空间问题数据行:
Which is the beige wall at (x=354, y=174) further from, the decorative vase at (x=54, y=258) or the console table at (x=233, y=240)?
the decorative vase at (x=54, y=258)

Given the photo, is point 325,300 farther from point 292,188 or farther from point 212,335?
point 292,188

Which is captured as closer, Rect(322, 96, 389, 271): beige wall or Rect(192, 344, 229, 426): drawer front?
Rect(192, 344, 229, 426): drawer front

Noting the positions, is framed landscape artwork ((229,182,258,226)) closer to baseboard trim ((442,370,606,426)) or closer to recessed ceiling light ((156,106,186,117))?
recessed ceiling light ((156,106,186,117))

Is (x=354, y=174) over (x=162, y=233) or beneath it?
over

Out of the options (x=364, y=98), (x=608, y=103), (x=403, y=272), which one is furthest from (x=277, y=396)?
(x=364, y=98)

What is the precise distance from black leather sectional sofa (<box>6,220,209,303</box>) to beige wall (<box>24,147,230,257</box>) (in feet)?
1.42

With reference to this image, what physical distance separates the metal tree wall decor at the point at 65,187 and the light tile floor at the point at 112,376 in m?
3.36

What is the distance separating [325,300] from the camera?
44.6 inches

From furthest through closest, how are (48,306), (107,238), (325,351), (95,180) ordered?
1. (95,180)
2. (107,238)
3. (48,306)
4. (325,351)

- 练习要求: 更新上面的列表：把其中每一处“beige wall”都换成“cream wall”，其余内容一律不变，再写出全部各行。

- 正确结果:
Which is the cream wall at (x=354, y=174) further from, the decorative vase at (x=54, y=258) or the console table at (x=233, y=240)?
the decorative vase at (x=54, y=258)

Given the photo, is point 325,300 farther from point 292,188 or farther from point 212,335?
point 292,188

Which is captured as closer, Rect(322, 96, 389, 271): cream wall or Rect(192, 344, 229, 426): drawer front?
Rect(192, 344, 229, 426): drawer front

Noting the positions, is framed landscape artwork ((229,182,258,226)) closer to baseboard trim ((442,370,606,426)) or closer to recessed ceiling light ((156,106,186,117))?
recessed ceiling light ((156,106,186,117))

Is (x=354, y=174) over (x=162, y=233) or beneath it?
over

Out of the options (x=364, y=98), (x=608, y=103), (x=403, y=272), which one is furthest from (x=277, y=396)?
(x=364, y=98)

What is the precise distance from black leather sectional sofa (<box>6,220,209,303</box>) to cream wall (<box>24,147,230,257</box>) (in feet)?
1.42

With reference to this image, what physical distance separates the metal tree wall decor at the point at 65,187 and the light tile floor at the point at 112,376 in m?
3.36

What is the distance separating [325,300] from the camera?
44.6 inches

From furthest through closest, how are (48,306), (107,238), (325,351), (95,180) ordered?
1. (95,180)
2. (107,238)
3. (48,306)
4. (325,351)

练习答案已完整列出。